■ Passage provided:
So then the question is, how many indexable “facts” can you glean about an appointment that you can use in a query that's driven entirely by the indexes.

The answer, I was pleasantly surprised to discover, is quite a few. Birthday's, for example, happen on a particular month and day, events that repeat on the 3rd Wednesday of every month happen on both the 3rd of any particular day of the month and on a Wednesday, events that happen on the 15th of every month happen on the 15th, etc.

Here, for example, is a plausible event for the DocBook Technical Committee Meeting:

<event sequence="0" transparent="OPAQUE">
   <calendar>Calendar</calendar>
   <uid>C75D13B2-7984-48B6-AF7E-BE6530C03CA5</uid>
   <dtend tzid="America/Detroit">2009-09-16T14:30:00</dtend>
   <exdate tzid="America/Detroit">2012-02-15T13:00:00</exdate>
   <exdate tzid="America/Detroit">2012-09-19T13:00:00</exdate>
   <exdate class="recurrence" tzid="America/Detroit">2012-11-21T13:00:00</exdate>
   <rrule freq="MONTHLY" interval="1" byday="3WE"/>
   <summary>OASIS DocBook TC</summary>
   <dtstart tzid="America/Detroit">2009-09-16T13:00:00</dtstart>
   <dtstamp>2012-11-14T18:35:12Z</dtstamp>
   <valarm action="AUDIO" trigger="-PT5M">
      <uid>920337F6-57F3-410A-9C19-F1AA1E84A7DC</uid>
      <sound>file:///System/Library/Sounds/Basso.aiff</sound>
   </valarm>
</event>

And here's what I glean from it (not everything I choose to glean is relevant to the question of whether or not it occurs on a particular day):

<prop:properties xmlns:prop="http://marklogic.com/xdmp/property"
                 xmlns="http://nwalsh.com/xmlns/pim/metadata">
  <start-date>2009-09-16</start-date>
  <end-date>2009-09-16</end-date>
  <end-interval>2009-09-16</end-interval>
  <start-time>13:00:00</start-time>
  <end-time>14:30:00</end-time>
  <dtstart>2009-09-16T13:00:00</dtstart>
  <dtend>2009-09-16T14:30:00</dtend>
  <duration>PT1H30M</duration>
  <tzid>America/Detroit</tzid>
  <repeats>true</repeats>
  <until>9999-12-31</until>
  <frequency>MONTHLY</frequency>
  <interval>1</interval>
  <filter-day>true</filter-day>
  <ord>3</ord>
  <byday>WE</byday>
  <filter-month-day>false</filter-month-day>
  <filter-month>false</filter-month>
  <filter-yearly-date>false</filter-yearly-date>
  <except>2012-02-15</except>
  <except>2012-09-19</except>
  <except>2012-11-21</except>
</prop:properties>

(Observant readers will note that this is a “properties fragment”. Properties are not a panacea. They introduce a second fragment for every document, for example. But for this code (which I'll publish in due time), I decided that there would be value in moving the data out of the document, so you don't have to use exactly the same markup as I do; you only have to glean the same properties.)

■ Material shown:

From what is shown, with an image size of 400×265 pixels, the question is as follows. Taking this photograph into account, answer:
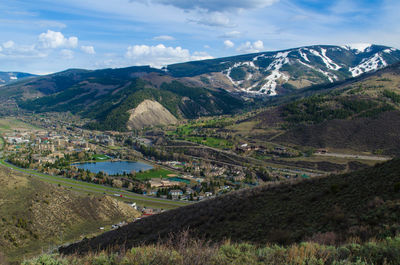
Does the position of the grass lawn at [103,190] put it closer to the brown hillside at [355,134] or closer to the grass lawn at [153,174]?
the grass lawn at [153,174]

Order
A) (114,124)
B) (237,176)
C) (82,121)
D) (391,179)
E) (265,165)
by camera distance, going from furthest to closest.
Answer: (82,121) < (114,124) < (265,165) < (237,176) < (391,179)

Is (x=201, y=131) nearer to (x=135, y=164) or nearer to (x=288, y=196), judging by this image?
(x=135, y=164)

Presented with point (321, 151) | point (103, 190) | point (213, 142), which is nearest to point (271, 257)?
point (103, 190)

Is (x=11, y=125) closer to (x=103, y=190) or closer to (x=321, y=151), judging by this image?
(x=103, y=190)

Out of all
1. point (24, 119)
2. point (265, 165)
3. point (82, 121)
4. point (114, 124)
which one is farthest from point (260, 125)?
point (24, 119)

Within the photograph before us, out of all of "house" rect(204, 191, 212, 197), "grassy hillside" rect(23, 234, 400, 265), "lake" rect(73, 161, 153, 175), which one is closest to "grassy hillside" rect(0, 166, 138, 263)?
"house" rect(204, 191, 212, 197)

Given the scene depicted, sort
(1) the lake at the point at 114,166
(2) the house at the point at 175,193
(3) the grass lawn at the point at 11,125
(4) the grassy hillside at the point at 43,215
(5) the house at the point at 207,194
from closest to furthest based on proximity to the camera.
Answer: (4) the grassy hillside at the point at 43,215
(5) the house at the point at 207,194
(2) the house at the point at 175,193
(1) the lake at the point at 114,166
(3) the grass lawn at the point at 11,125

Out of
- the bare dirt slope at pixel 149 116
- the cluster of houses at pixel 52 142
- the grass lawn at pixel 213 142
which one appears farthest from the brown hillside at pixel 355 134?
the bare dirt slope at pixel 149 116
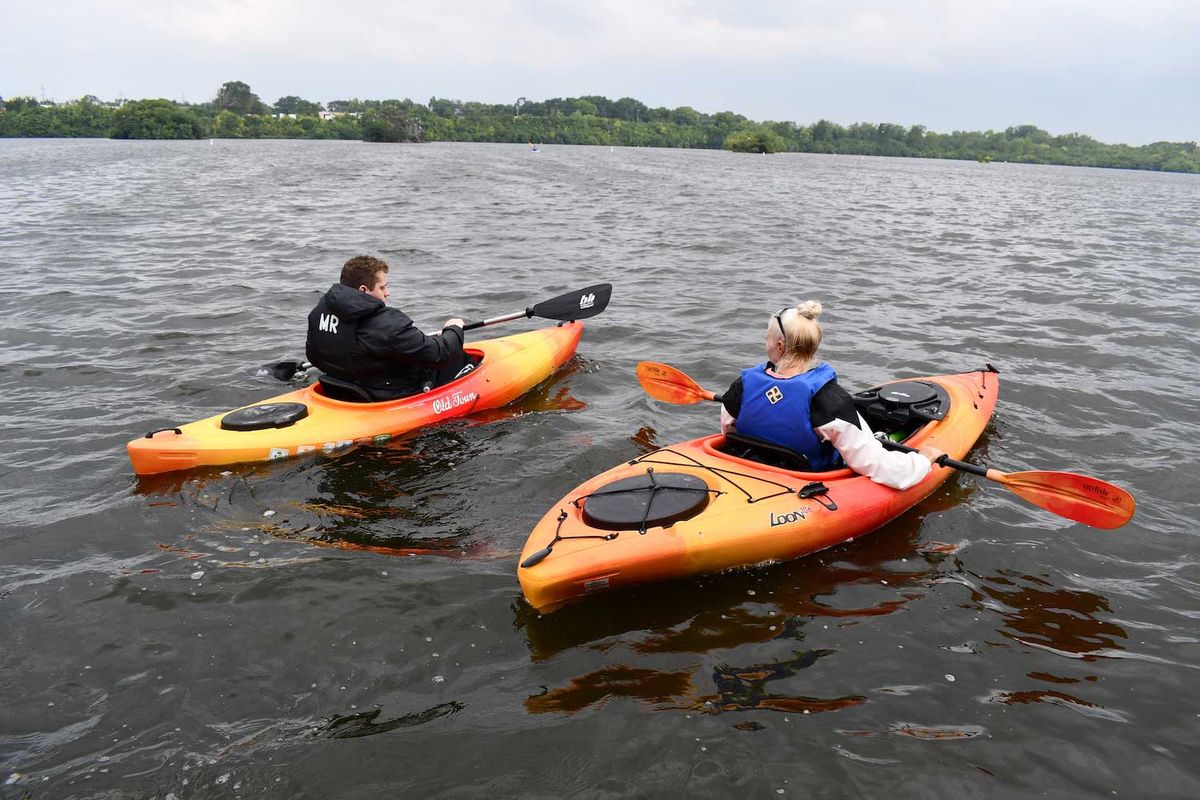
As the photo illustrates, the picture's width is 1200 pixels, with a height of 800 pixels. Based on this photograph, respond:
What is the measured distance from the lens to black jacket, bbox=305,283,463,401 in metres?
5.83

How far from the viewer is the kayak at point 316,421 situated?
5.39 m

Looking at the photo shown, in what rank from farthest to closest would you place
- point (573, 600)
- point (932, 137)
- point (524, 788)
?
point (932, 137), point (573, 600), point (524, 788)

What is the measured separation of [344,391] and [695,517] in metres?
3.33

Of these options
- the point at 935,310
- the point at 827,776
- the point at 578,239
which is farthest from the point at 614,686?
the point at 578,239

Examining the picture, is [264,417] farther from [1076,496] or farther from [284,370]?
[1076,496]

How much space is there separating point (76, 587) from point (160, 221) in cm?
1706

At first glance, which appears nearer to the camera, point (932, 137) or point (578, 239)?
point (578, 239)

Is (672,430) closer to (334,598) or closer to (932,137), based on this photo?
(334,598)

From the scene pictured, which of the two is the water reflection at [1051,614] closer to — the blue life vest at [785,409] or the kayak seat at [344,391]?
the blue life vest at [785,409]

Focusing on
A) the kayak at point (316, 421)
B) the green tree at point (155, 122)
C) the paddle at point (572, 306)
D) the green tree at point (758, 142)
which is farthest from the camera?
the green tree at point (758, 142)

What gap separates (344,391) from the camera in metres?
6.19

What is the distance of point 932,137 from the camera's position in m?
113

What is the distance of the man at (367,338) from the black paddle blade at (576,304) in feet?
6.64

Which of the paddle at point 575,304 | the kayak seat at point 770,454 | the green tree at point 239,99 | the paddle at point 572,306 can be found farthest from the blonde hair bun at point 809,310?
the green tree at point 239,99
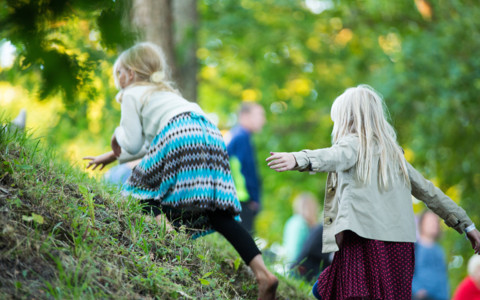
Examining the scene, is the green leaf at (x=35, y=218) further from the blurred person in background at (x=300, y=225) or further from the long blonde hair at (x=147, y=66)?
the blurred person in background at (x=300, y=225)

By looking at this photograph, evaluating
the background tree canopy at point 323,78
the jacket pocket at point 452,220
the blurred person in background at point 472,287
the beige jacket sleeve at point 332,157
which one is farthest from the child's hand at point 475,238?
the background tree canopy at point 323,78

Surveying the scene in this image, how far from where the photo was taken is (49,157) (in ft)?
13.0

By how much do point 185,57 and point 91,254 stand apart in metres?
6.04

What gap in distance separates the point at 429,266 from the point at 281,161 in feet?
17.9

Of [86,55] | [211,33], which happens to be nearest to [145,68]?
[86,55]

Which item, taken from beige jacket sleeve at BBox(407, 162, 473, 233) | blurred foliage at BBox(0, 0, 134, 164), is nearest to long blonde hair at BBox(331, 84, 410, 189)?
beige jacket sleeve at BBox(407, 162, 473, 233)

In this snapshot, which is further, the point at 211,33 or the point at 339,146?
the point at 211,33

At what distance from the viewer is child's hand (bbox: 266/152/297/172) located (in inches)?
124

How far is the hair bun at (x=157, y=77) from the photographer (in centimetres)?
424

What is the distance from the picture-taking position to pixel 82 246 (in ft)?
9.78

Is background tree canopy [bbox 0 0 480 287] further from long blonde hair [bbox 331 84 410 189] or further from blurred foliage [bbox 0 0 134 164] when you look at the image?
blurred foliage [bbox 0 0 134 164]

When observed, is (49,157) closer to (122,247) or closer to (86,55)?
(122,247)

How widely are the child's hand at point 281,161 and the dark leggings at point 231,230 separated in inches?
29.5

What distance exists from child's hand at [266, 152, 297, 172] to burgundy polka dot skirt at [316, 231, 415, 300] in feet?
2.37
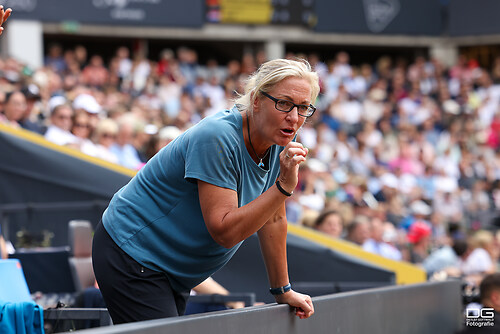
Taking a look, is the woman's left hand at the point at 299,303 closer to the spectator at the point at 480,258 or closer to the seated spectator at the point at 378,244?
the seated spectator at the point at 378,244

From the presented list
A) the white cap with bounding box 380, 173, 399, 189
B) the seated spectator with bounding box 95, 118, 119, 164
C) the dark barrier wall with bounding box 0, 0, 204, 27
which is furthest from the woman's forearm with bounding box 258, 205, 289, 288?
the dark barrier wall with bounding box 0, 0, 204, 27

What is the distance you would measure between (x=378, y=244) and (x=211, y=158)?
557cm

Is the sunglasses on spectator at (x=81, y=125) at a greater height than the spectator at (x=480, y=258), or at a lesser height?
greater

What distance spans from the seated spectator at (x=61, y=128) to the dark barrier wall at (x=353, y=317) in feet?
12.1

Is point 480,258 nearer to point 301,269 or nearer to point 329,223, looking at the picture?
point 329,223

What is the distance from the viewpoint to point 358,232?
23.8 feet

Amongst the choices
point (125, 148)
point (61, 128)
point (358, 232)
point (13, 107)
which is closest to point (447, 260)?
point (358, 232)

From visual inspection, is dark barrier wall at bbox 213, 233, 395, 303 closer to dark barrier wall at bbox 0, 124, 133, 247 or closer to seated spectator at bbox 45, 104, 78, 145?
dark barrier wall at bbox 0, 124, 133, 247

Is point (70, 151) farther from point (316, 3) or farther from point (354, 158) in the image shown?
point (316, 3)

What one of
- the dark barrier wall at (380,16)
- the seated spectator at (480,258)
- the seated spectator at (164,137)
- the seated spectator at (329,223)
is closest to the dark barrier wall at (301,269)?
the seated spectator at (329,223)

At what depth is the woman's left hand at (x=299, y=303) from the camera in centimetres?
289

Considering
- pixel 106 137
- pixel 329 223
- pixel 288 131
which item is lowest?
pixel 329 223

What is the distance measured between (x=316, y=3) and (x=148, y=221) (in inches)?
612

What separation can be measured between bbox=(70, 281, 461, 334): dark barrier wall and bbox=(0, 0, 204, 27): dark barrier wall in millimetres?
11722
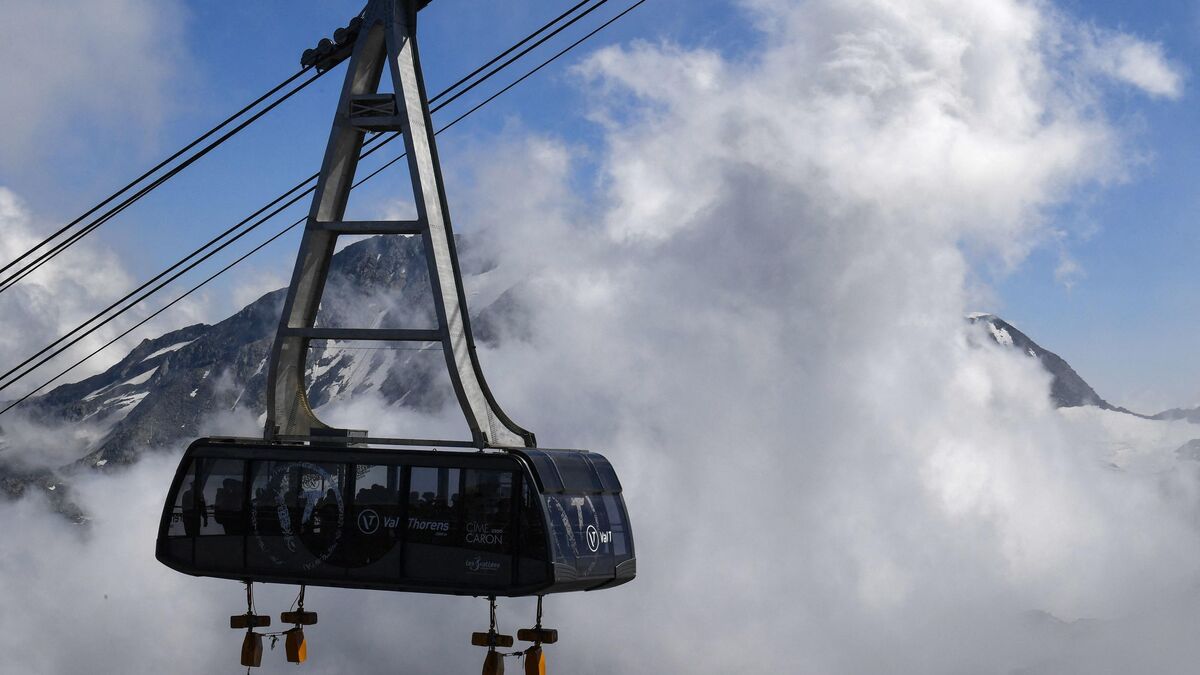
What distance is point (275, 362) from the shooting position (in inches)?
1517

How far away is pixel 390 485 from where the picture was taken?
35344mm

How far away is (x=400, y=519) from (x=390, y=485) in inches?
35.4

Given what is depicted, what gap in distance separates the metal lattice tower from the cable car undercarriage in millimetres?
50

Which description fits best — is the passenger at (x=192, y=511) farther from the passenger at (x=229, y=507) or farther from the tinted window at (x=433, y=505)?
the tinted window at (x=433, y=505)

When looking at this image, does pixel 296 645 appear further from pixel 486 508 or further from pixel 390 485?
pixel 486 508

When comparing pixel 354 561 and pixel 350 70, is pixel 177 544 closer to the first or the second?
pixel 354 561

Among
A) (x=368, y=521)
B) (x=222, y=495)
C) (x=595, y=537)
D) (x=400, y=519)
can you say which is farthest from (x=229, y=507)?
(x=595, y=537)

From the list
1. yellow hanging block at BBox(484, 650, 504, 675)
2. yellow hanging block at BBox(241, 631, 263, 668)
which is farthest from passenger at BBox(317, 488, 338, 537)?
yellow hanging block at BBox(484, 650, 504, 675)

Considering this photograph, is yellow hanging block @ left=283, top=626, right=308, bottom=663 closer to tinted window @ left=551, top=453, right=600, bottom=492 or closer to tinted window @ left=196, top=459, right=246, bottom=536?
tinted window @ left=196, top=459, right=246, bottom=536

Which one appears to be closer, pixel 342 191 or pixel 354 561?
pixel 354 561

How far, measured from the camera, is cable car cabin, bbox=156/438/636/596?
111ft

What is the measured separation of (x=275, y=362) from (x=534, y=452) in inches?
336

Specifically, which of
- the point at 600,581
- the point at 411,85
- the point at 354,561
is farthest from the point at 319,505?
the point at 411,85

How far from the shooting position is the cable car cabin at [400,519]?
33969 millimetres
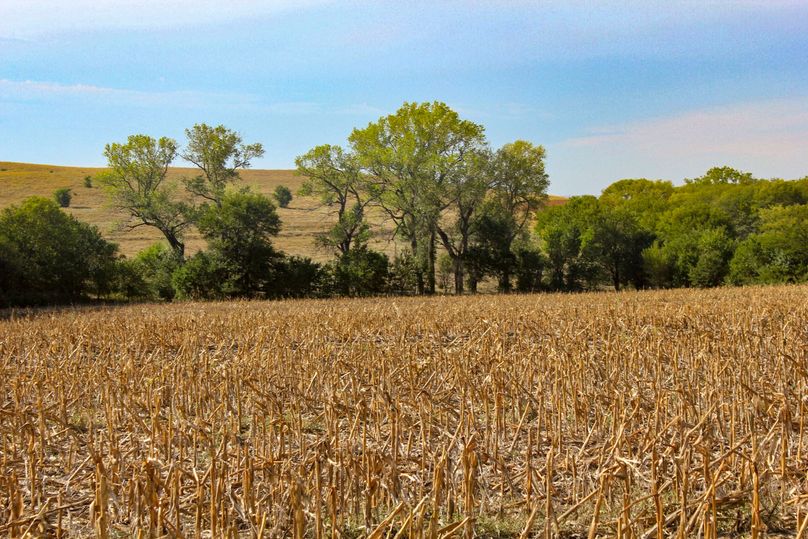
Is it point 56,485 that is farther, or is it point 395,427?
point 56,485

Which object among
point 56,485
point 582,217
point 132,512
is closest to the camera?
point 132,512

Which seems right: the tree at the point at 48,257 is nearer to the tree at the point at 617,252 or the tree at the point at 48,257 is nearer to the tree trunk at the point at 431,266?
the tree trunk at the point at 431,266

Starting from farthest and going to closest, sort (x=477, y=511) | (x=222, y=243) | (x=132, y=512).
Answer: (x=222, y=243) → (x=477, y=511) → (x=132, y=512)

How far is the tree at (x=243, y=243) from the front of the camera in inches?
1777

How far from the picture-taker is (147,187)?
52.8 m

■ What is asked: Reproduce the calendar indexing passage word for word, starting at "The answer, I" and ending at "the 15th, etc.". Rely solely on the calendar indexing passage.

■ Task answer:
The answer, I was pleasantly surprised to discover, is quite a few. Birthday's, for example, happen on a particular month and day, events that repeat on the 3rd Wednesday of every month happen on both the 3rd of any particular day of the month and on a Wednesday, events that happen on the 15th of every month happen on the 15th, etc.